AIM: Triple-A Syndrome (TAS) is a rare autosomal recessive disorder characterized by adrenal insufficiency, achalasia, and alacrimia. This disorder is caused by mutations in the AAAS gene. The aim of this study is to discuss the clinical, laboratory and molecular genetic analysis results of 12 patients with TAS. METHOD: We evaluated 12 patients from 8 families. Clinical and laboratory data were retrospectively collected from the medical records of the patients in the database for the period 2015-2020. All exons and exon-intron junctions of the AAAS gene were evaluated by next-generation sequencing method. Detected variants were classified according to American Collage of Medical Genetics criteria. RESULTS: Alacrimia was found in all patients (100%); achalasia was found in 10 patients (83.3%) and adrenal insufficiency was found in 10 patients (83.3%). In addition, hyperreflexia(6/12), learning disability(5/12), hypernasal speech(5/12), muscle weakness(8/12), delayed walking(7/12), delayed speech(6/12), excessive sweating(7/12), optic atrophy(1/12), epilepsy(1/12), palmoplantar hyperkeratosis(5/12), multiple dental caries(9/12), atrophy of the thenar/hypothenar muscles(4/12) and short stature(4/12) were detected.

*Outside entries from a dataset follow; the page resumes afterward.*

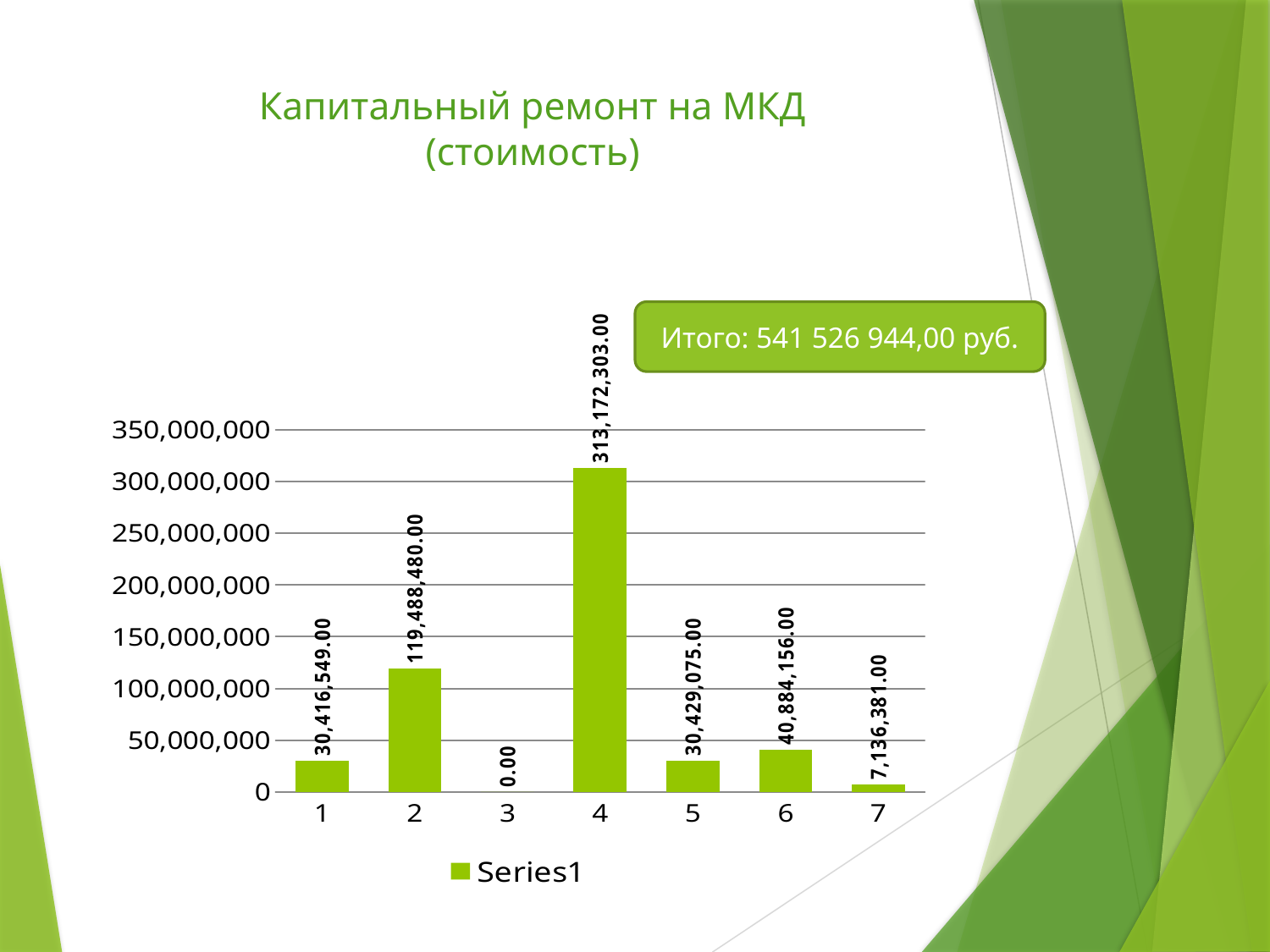
Which is larger, the value for category 2 or the value for category 6? category 2 What is the value for category 7? 7,136,381.00 What type of chart is shown on the slide? bar chart What is the value for category 4? 313,172,303.00 What is the value for category 3? 0.00 Which category has the lowest value? 3 What is the difference between the values for category 4 and category 2? 193,683,823.00 How many categories are shown on the x axis? 7 What is the difference between the values for category 6 and category 5? 10,455,081.00 Which category has the highest value? 4 Is the value for category 2 greater or less than 100,000,000? greater What is the value for category 2? 119,488,480.00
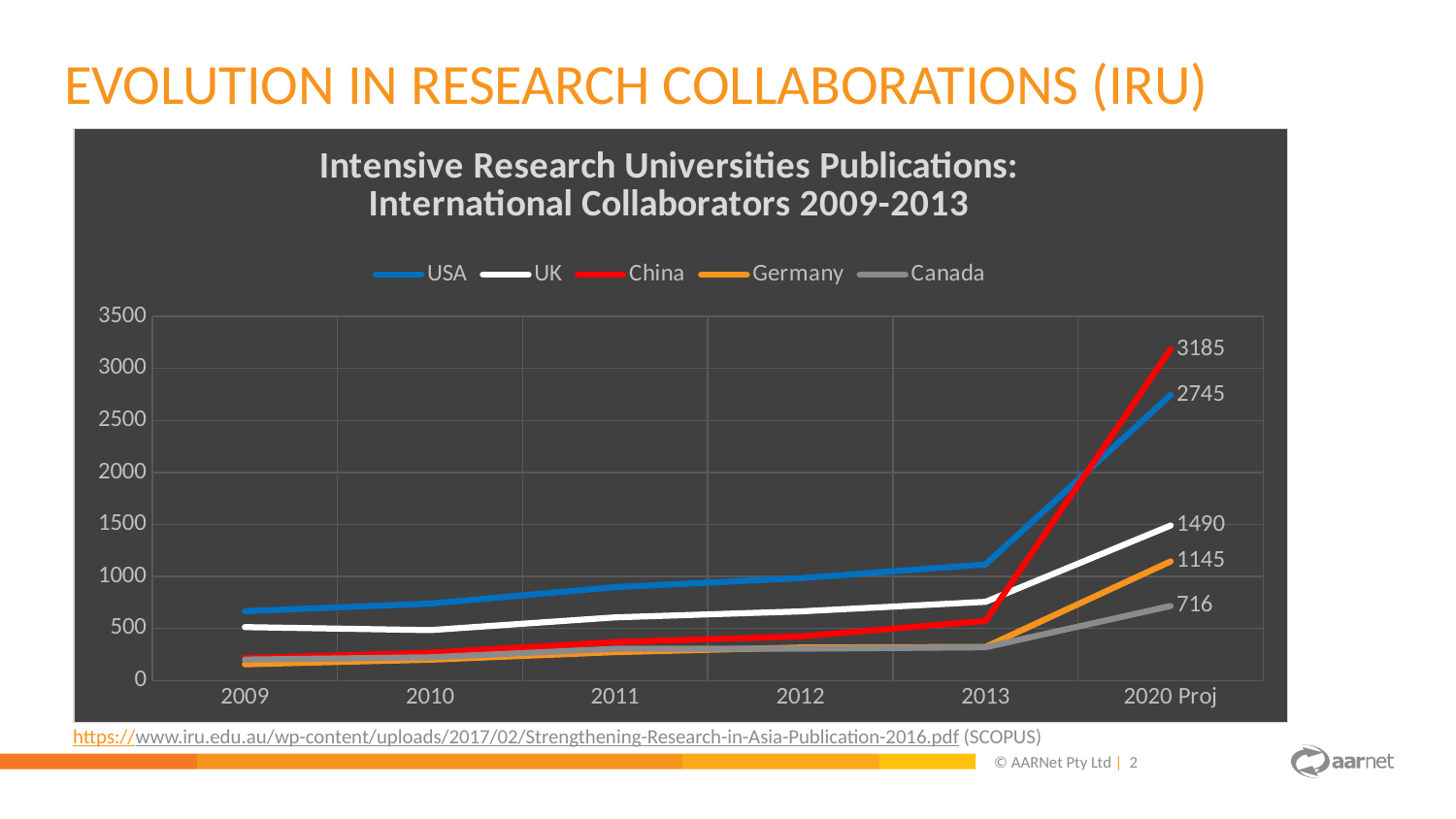
What is the projected value for China in 2020 Proj? 3185 What kind of chart is shown on the slide? line chart What is the projected value for USA in 2020 Proj? 2745 What is the difference between the China and USA values at 2020 Proj? 440 At 2020 Proj, which is larger: the value for Germany or the value for UK? UK What is the projected value for Canada in 2020 Proj? 716 How many series does the legend list? 5 Does the USA line rise or fall from 2009 to 2020 Proj? rise Is the value for USA in 2013 greater or less than 1000? greater Which series has the highest value at 2020 Proj? China What is the projected value for UK in 2020 Proj? 1490 Which series has the lowest value at 2020 Proj? Canada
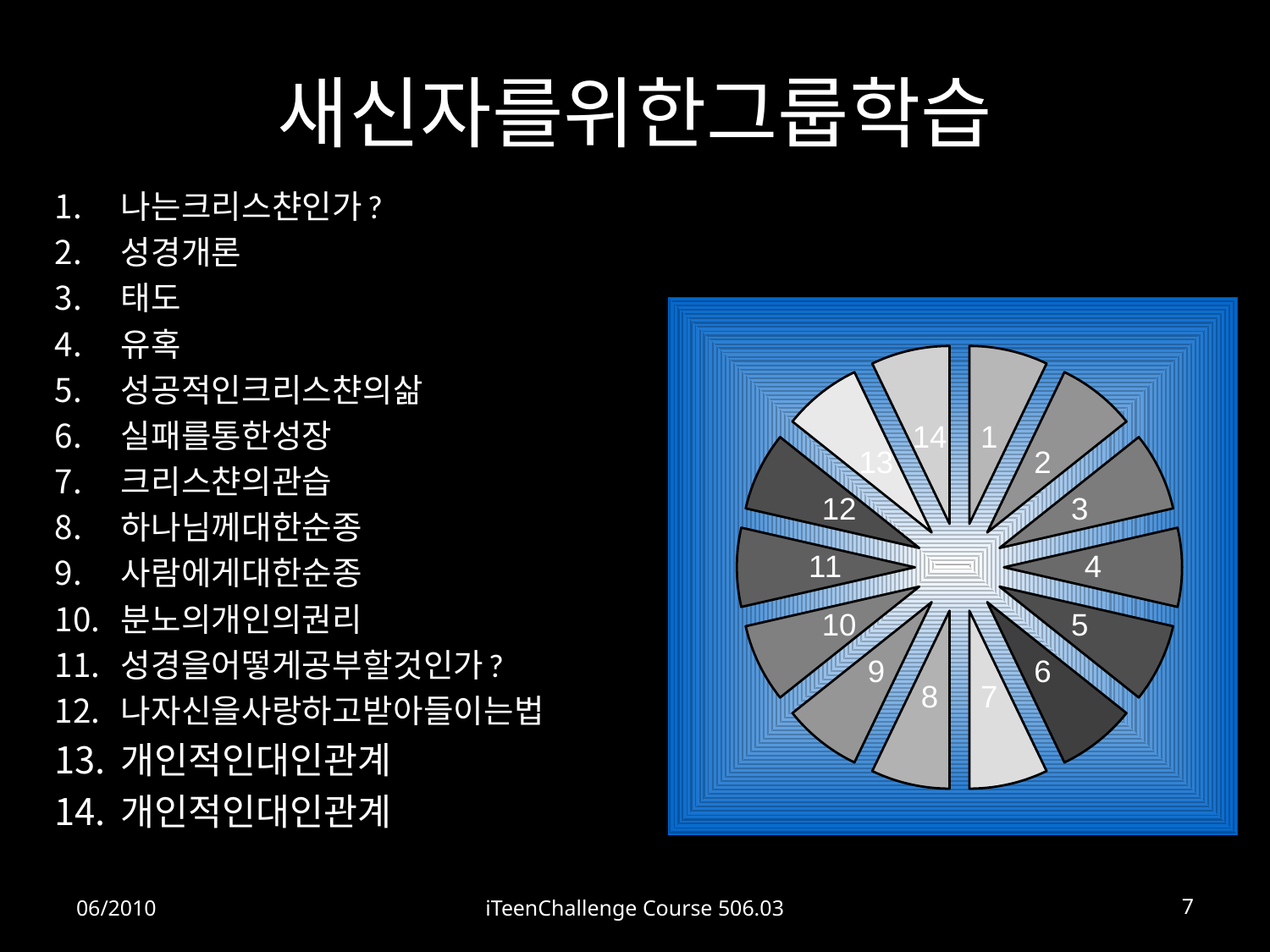
How many slices does the pie chart on the slide have? 14 What is the highest number used as a slice label in the pie chart? 14 Are the slices of the pie chart all roughly the same size, or do they differ noticeably in size? roughly the same size What kind of chart is shown on the right side of the slide? pie chart What label is on the slice at the top right of the pie chart, just right of the top centre? 1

The DHEA-S levels were measured in 10 patients and were found to be low in 8 of them. In all patients, the sodium and potassium levels were found to be normal. AAAS gene sequencing revealed four previously reported c.1066_1067del (p.Leu356fs*8), c.1432 C > T (p.Arg478*), c.688 C > T (p.Arg230*), and c.1368_1372del (p.Gln456fs*38) variants and two novel homozygous c.1250-1 G > A and c.398_399 + 2del variants in the AAAS gene. CONCLUSION: We detected two novel variants in the AAAS gene. While the classic triad is present in 66.7% of the cases, neurological dysfunction, skin and dental pathologies also occur quite frequently. The earliest and most common finding of TAS is alacrimia. Therefore, adrenal insufficiency should be investigated in all patients with alacrimia and if necessary, genetic analysis should be performed for TAS. In addition, TAS should be followed up with a multidisciplinary approach since it involves many systems.